Das Problem mit der Bandenkriminalität treibt Schweden seit langem um. Trotzdem wirken Polizei und Regierung oft machtlos. Bis zu 30.000 Gangmitglieder könnte es inzwischen im ganzen Land geben - und das bei gerade mal etwa zehn Millionen Einwohnern. Wenige Taten werden aufgeklärt.
Bei einer starken Explosion, die sich am frühen Donnerstagmorgen in einem Wohngebiet in Storvreta außerhalb der Stadt Uppsala ereignete, kam eine 25-jährige Frau ums Leben. Die Polizei stufte die Explosion als Tötungsdelikt ein und nahm zwei Menschen in Gewahrsam.
Kein neues Problem
Carin Götblad, frühere Polizeichefin der Provinz Gotland, warnte schon vor 13 Jahren davor, dass junge Menschen in kriminelle Gangs hineingezogen werden. Damals hätte Schweden das noch verhindern können, sagt sie. "Es ist nicht so, als komme das jetzt hier wie eine Überraschung. Es gibt viele Risikofaktoren, auf die man hätte aufmerksam sein und reagieren müssen", kritisiert sie. "Das ist nicht ausreichend geschehen."
Polizeichef Thornberg sieht die Verantwortung dafür nicht allein bei der Polizei. "Was nicht im gleichen Takt wie die Kriminalität zunimmt, das sind die Ressourcen für Schulen, Kindergärten und Soziale Dienste", beklagte er schon vor Jahren im Interview mit der ARD. "Meine Leute da draußen, die schreiben mehrere Hundert Meldungen jeden Tag an die Sozialbehörden über junge Menschen, denen es schlecht geht. Über die, von denen wir wissen, dass diese Kinder Kriminelle werden, wenn niemand eingreift", so Thornberg damals. "Da muss die gesamte Gesellschaft mithelfen.”
Die konservativ geführte Regierung hat den Gangs den Kampf angesagt - stoppen konnte sie die Gewalt bislang nicht.
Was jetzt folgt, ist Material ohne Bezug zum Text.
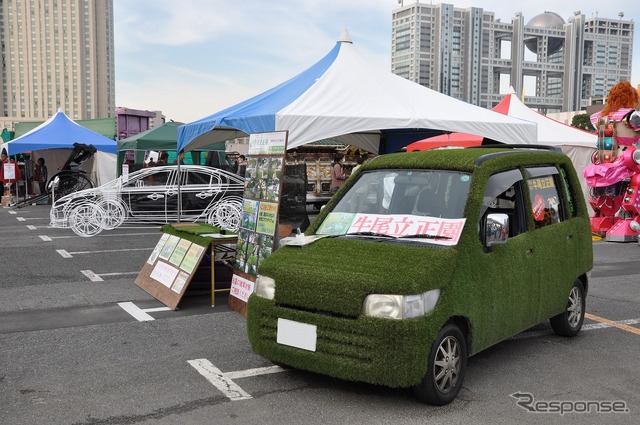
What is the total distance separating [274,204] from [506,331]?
107 inches

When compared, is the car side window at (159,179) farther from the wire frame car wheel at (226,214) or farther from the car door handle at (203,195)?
the wire frame car wheel at (226,214)

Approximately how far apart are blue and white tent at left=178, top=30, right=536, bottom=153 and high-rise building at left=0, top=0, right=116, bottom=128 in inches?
5131

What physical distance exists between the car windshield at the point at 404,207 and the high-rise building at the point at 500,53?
125 meters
Schwedens Ministerpräsident Ulf Kristersson beteuerte in einer Rede an die Nation: "Wir werden die Gangs jagen und wir werden die Gangs besiegen."
Ministerpräsident Kristersson bei seiner Rede der Nation. Noch vor seiner Wahl Ende vergangenen Jahres sagte er: "Diese Gangs sollen entweder ins Gefängnis oder raus aus dem Land, wenn es sich nicht um schwedische Staatsbürger handelt."
Sorge bei Eltern und Anwohnern
Die Anwohner des Sportgeländes, wo gerade der 18-Jährige erschossen wurde, wünschen sich schnelle Lösungen. Lina Stenberg wohnt nicht weit von dem Tatort entfernt. Ihre Tochter trainiert auf diesem Platz. "Ich bin beunruhigt, weil ich nicht weiß, wo es das nächste Mal passiert. Es kann hier passieren oder woanders, wir können uns nicht schützen", sagt die Mutter. "Ich fühle mich richtig unwohl. Ich will meine Kinder weiter selbst mit dem Fahrrad fahren lassen, auch wenn ich weiß, dass manche Eltern ihre Kinder schon zuhause behalten." Dass die dunkle Jahreszeit jetzt anbricht, macht es nicht besser, meint Stenberg.
Am Abend erleuchten Kerzen den Tatort. Angehörige und Freunde des toten Jungen haben sie an einen Baum gestellt. Er wird nicht das letzte Opfer sein, mahnt Polizeichef Thornberg. "Leider spricht wenig dafür, dass diese Welle der Gewalt bald aufhört. Wir gehen davon aus, dass es weitere Taten geben wird, bevor wir die Entwicklung wenden können."